**PROMPT:** Render every line of the material below as a JSON list of strings, one string per line, with blank lines left out.

Saved data entries
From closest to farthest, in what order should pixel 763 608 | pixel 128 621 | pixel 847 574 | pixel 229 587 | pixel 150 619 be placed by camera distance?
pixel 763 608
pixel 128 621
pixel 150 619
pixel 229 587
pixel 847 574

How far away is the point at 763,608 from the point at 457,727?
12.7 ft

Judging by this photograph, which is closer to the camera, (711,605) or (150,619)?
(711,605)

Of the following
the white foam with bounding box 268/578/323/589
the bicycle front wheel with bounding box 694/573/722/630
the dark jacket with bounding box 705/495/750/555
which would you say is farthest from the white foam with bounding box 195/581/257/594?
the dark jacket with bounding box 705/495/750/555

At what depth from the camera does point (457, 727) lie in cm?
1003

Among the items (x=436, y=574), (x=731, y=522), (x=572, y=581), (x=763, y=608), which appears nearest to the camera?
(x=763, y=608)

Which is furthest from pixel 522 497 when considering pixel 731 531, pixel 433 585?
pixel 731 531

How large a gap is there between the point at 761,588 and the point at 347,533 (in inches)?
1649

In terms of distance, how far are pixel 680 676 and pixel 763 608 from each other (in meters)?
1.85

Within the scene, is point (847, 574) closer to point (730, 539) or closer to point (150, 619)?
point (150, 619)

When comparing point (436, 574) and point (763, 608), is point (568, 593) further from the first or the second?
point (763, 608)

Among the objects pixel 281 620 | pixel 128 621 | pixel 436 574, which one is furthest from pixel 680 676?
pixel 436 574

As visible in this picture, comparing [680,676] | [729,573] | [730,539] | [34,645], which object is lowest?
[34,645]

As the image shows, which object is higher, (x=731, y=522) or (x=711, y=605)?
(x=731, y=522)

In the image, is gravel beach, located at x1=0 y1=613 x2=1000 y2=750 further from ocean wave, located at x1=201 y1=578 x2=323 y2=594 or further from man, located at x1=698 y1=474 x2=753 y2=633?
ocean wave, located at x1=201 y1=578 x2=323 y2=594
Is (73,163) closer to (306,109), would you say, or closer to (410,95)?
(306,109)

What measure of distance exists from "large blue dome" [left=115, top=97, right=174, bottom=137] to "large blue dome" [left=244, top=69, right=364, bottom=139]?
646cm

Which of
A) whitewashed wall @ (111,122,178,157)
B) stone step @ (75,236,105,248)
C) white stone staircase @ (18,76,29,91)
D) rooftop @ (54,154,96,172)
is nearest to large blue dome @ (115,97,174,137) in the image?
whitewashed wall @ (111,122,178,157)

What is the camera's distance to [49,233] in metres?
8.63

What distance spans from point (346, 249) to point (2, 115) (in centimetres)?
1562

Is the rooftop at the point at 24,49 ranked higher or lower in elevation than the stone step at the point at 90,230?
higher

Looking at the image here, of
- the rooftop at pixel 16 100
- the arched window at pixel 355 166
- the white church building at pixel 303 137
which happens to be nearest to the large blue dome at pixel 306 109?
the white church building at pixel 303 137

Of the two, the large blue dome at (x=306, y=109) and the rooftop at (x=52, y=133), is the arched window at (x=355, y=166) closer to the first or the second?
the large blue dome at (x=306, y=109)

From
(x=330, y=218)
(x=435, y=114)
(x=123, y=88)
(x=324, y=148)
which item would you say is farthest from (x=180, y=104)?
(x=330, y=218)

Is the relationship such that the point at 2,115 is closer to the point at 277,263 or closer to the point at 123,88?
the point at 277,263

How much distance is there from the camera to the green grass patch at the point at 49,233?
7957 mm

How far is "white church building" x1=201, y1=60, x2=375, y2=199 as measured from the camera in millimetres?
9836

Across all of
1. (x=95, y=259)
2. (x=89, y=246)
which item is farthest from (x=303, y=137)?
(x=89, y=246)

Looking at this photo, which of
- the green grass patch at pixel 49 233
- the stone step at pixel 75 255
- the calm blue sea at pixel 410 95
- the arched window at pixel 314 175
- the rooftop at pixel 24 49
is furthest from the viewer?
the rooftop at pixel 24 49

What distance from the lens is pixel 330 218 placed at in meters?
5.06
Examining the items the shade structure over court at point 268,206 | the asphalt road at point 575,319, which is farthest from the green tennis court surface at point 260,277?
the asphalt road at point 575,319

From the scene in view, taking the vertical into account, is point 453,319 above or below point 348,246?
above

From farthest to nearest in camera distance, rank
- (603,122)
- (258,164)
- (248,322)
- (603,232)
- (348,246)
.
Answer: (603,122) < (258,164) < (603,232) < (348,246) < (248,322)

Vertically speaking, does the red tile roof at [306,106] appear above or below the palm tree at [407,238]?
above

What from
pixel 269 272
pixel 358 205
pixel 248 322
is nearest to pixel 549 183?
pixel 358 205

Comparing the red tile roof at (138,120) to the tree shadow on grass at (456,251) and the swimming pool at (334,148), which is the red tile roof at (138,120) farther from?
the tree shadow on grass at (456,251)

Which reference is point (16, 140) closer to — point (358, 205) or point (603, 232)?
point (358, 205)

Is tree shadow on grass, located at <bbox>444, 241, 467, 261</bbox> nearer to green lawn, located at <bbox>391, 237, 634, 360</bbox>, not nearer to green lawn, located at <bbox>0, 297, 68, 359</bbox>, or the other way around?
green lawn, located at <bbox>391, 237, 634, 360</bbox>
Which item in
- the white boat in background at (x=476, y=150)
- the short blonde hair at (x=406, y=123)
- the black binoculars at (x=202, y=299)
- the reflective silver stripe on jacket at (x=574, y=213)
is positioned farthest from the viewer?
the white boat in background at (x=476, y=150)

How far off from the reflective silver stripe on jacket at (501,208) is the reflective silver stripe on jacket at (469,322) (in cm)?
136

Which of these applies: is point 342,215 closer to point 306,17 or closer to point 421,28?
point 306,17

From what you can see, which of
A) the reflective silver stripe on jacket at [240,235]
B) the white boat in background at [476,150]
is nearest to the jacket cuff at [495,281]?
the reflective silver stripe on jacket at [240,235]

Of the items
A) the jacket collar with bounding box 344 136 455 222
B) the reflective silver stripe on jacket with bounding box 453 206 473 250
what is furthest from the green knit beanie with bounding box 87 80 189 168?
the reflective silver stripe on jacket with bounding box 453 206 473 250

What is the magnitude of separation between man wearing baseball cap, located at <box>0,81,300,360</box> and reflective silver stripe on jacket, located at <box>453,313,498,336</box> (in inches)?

**TASK RESPONSE:**
[
  "From closest to farthest, in what order should pixel 763 608 | pixel 128 621 | pixel 847 574 | pixel 229 587 | pixel 150 619 be placed by camera distance?",
  "pixel 763 608",
  "pixel 128 621",
  "pixel 150 619",
  "pixel 229 587",
  "pixel 847 574",
  "How far away is the point at 763,608 from the point at 457,727?",
  "12.7 ft",
  "Judging by this photograph, which is closer to the camera, (711,605) or (150,619)?",
  "(711,605)",
  "Of the following",
  "the white foam with bounding box 268/578/323/589",
  "the bicycle front wheel with bounding box 694/573/722/630",
  "the dark jacket with bounding box 705/495/750/555",
  "which would you say is farthest from the white foam with bounding box 195/581/257/594?",
  "the dark jacket with bounding box 705/495/750/555",
  "At what depth from the camera does point (457, 727) lie in cm?",
  "1003",
  "Among the items (x=436, y=574), (x=731, y=522), (x=572, y=581), (x=763, y=608), which appears nearest to the camera?",
  "(x=763, y=608)",
  "Which is furthest from pixel 522 497 when considering pixel 731 531, pixel 433 585?",
  "pixel 731 531",
  "How large a gap is there between the point at 761,588 and the point at 347,533 (in inches)?",
  "1649",
  "In terms of distance, how far are pixel 680 676 and pixel 763 608 from each other (in meters)?",
  "1.85",
  "Within the scene, is point (847, 574) closer to point (730, 539) or closer to point (150, 619)?",
  "point (150, 619)",
  "When comparing point (436, 574) and point (763, 608), is point (568, 593) further from the first or the second?",
  "point (763, 608)",
  "Among the objects pixel 281 620 | pixel 128 621 | pixel 436 574, which one is furthest from pixel 680 676?",
  "pixel 436 574",
  "As visible in this picture, comparing [680,676] | [729,573] | [730,539] | [34,645], which object is lowest?",
  "[34,645]",
  "As the image shows, which object is higher, (x=731, y=522) or (x=711, y=605)?",
  "(x=731, y=522)",
  "In the image, is gravel beach, located at x1=0 y1=613 x2=1000 y2=750 further from ocean wave, located at x1=201 y1=578 x2=323 y2=594 or further from man, located at x1=698 y1=474 x2=753 y2=633?",
  "ocean wave, located at x1=201 y1=578 x2=323 y2=594",
  "Is (73,163) closer to (306,109), would you say, or closer to (410,95)?",
  "(306,109)",
  "What measure of distance exists from \"large blue dome\" [left=115, top=97, right=174, bottom=137] to \"large blue dome\" [left=244, top=69, right=364, bottom=139]?",
  "646cm",
  "Which of",
  "A) whitewashed wall @ (111,122,178,157)",
  "B) stone step @ (75,236,105,248)",
  "C) white stone staircase @ (18,76,29,91)",
  "D) rooftop @ (54,154,96,172)",
  "is nearest to large blue dome @ (115,97,174,137) in the image?",
  "whitewashed wall @ (111,122,178,157)",
  "What is the camera's distance to [49,233] in metres?",
  "8.63",
  "What distance spans from point (346, 249) to point (2, 115) (in centimetres)?",
  "1562",
  "Is the rooftop at the point at 24,49 ranked higher or lower in elevation than the stone step at the point at 90,230?",
  "higher",
  "Looking at the image here, of",
  "- the rooftop at pixel 16 100",
  "- the arched window at pixel 355 166",
  "- the white church building at pixel 303 137",
  "which happens to be nearest to the large blue dome at pixel 306 109?",
  "the white church building at pixel 303 137",
  "Of the two, the large blue dome at (x=306, y=109) and the rooftop at (x=52, y=133), is the arched window at (x=355, y=166) closer to the first or the second?",
  "the large blue dome at (x=306, y=109)",
  "From",
  "(x=330, y=218)",
  "(x=435, y=114)",
  "(x=123, y=88)",
  "(x=324, y=148)",
  "which item would you say is farthest from (x=180, y=104)?",
  "(x=330, y=218)",
  "Is the relationship such that the point at 2,115 is closer to the point at 277,263 or closer to the point at 123,88?",
  "the point at 277,263",
  "How much distance is there from the camera to the green grass patch at the point at 49,233?",
  "7957 mm",
  "How far is \"white church building\" x1=201, y1=60, x2=375, y2=199 as measured from the camera in millimetres?",
  "9836",
  "Across all of",
  "1. (x=95, y=259)",
  "2. (x=89, y=246)",
  "which item is farthest from (x=303, y=137)?",
  "(x=89, y=246)",
  "Looking at this photo, which of",
  "- the green grass patch at pixel 49 233",
  "- the stone step at pixel 75 255",
  "- the calm blue sea at pixel 410 95",
  "- the arched window at pixel 314 175",
  "- the rooftop at pixel 24 49",
  "is furthest from the viewer?",
  "the rooftop at pixel 24 49",
  "What distance from the lens is pixel 330 218 placed at in meters?",
  "5.06",
  "Examining the items the shade structure over court at point 268,206 | the asphalt road at point 575,319, which is farthest from the green tennis court surface at point 260,277?",
  "the asphalt road at point 575,319",
  "From the scene in view, taking the vertical into account, is point 453,319 above or below point 348,246?",
  "above",
  "From farthest to nearest in camera distance, rank",
  "- (603,122)",
  "- (258,164)",
  "- (248,322)",
  "- (603,232)",
  "- (348,246)",
  ".",
  "Answer: (603,122) < (258,164) < (603,232) < (348,246) < (248,322)",
  "Vertically speaking, does the red tile roof at [306,106] appear above or below the palm tree at [407,238]?",
  "above",
  "What from",
  "pixel 269 272",
  "pixel 358 205",
  "pixel 248 322",
  "is nearest to pixel 549 183?",
  "pixel 358 205",
  "Comparing the red tile roof at (138,120) to the tree shadow on grass at (456,251) and the swimming pool at (334,148), which is the red tile roof at (138,120) farther from?",
  "the tree shadow on grass at (456,251)",
  "Which reference is point (16, 140) closer to — point (358, 205) or point (603, 232)?",
  "point (358, 205)",
  "Is tree shadow on grass, located at <bbox>444, 241, 467, 261</bbox> nearer to green lawn, located at <bbox>391, 237, 634, 360</bbox>, not nearer to green lawn, located at <bbox>0, 297, 68, 359</bbox>, or the other way around?",
  "green lawn, located at <bbox>391, 237, 634, 360</bbox>",
  "Which item in",
  "- the white boat in background at (x=476, y=150)",
  "- the short blonde hair at (x=406, y=123)",
  "- the black binoculars at (x=202, y=299)",
  "- the reflective silver stripe on jacket at (x=574, y=213)",
  "is positioned farthest from the viewer?",
  "the white boat in background at (x=476, y=150)",
  "How far off from the reflective silver stripe on jacket at (501,208) is the reflective silver stripe on jacket at (469,322) (in cm)?",
  "136",
  "Which of these applies: is point 342,215 closer to point 306,17 or closer to point 421,28?",
  "point 306,17",
  "From what you can see, which of",
  "A) the reflective silver stripe on jacket at [240,235]",
  "B) the white boat in background at [476,150]",
  "is nearest to the jacket cuff at [495,281]?",
  "the reflective silver stripe on jacket at [240,235]",
  "Of the items",
  "A) the jacket collar with bounding box 344 136 455 222",
  "B) the reflective silver stripe on jacket with bounding box 453 206 473 250",
  "what is furthest from the green knit beanie with bounding box 87 80 189 168?",
  "the reflective silver stripe on jacket with bounding box 453 206 473 250",
  "What is the magnitude of separation between man wearing baseball cap, located at <box>0,81,300,360</box> and reflective silver stripe on jacket, located at <box>453,313,498,336</box> (in inches)?"
]